Prompt:
Your answer should consist of the complete listing, repeated verbatim.
*** Material to process
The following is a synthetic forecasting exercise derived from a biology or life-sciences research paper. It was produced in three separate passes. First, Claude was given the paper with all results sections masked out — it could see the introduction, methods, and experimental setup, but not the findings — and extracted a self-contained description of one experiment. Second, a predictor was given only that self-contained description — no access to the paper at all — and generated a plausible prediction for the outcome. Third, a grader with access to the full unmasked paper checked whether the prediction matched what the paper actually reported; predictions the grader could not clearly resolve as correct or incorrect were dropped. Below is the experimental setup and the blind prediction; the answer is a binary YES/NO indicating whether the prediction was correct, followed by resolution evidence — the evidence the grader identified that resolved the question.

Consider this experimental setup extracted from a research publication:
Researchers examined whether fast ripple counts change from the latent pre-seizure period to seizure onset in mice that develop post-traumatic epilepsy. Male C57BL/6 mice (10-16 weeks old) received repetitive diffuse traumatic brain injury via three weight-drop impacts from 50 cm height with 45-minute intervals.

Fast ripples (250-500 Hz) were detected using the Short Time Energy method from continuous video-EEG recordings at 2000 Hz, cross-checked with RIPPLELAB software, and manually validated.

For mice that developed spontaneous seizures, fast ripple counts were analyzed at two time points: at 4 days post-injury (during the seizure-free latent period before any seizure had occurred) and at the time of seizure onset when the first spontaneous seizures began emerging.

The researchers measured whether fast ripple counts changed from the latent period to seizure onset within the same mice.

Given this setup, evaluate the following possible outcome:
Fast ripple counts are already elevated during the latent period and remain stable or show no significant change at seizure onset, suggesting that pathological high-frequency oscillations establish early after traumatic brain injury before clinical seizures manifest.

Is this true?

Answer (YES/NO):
******
Output of the exercise:
The following is a synthetic forecasting exercise derived from a biology or life-sciences research paper. It was produced in three separate passes. First, Claude was given the paper with all results sections masked out — it could see the introduction, methods, and experimental setup, but not the findings — and extracted a self-contained description of one experiment. Second, a predictor was given only that self-contained description — no access to the paper at all — and generated a plausible prediction for the outcome. Third, a grader with access to the full unmasked paper checked whether the prediction matched what the paper actually reported; predictions the grader could not clearly resolve as correct or incorrect were dropped. Below is the experimental setup and the blind prediction; the answer is a binary YES/NO indicating whether the prediction was correct, followed by resolution evidence — the evidence the grader identified that resolved the question.

Consider this experimental setup extracted from a research publication:
Researchers examined whether fast ripple counts change from the latent pre-seizure period to seizure onset in mice that develop post-traumatic epilepsy. Male C57BL/6 mice (10-16 weeks old) received repetitive diffuse traumatic brain injury via three weight-drop impacts from 50 cm height with 45-minute intervals.

Fast ripples (250-500 Hz) were detected using the Short Time Energy method from continuous video-EEG recordings at 2000 Hz, cross-checked with RIPPLELAB software, and manually validated.

For mice that developed spontaneous seizures, fast ripple counts were analyzed at two time points: at 4 days post-injury (during the seizure-free latent period before any seizure had occurred) and at the time of seizure onset when the first spontaneous seizures began emerging.

The researchers measured whether fast ripple counts changed from the latent period to seizure onset within the same mice.

Given this setup, evaluate the following possible outcome:
Fast ripple counts are already elevated during the latent period and remain stable or show no significant change at seizure onset, suggesting that pathological high-frequency oscillations establish early after traumatic brain injury before clinical seizures manifest.

Is this true?

Answer (YES/NO):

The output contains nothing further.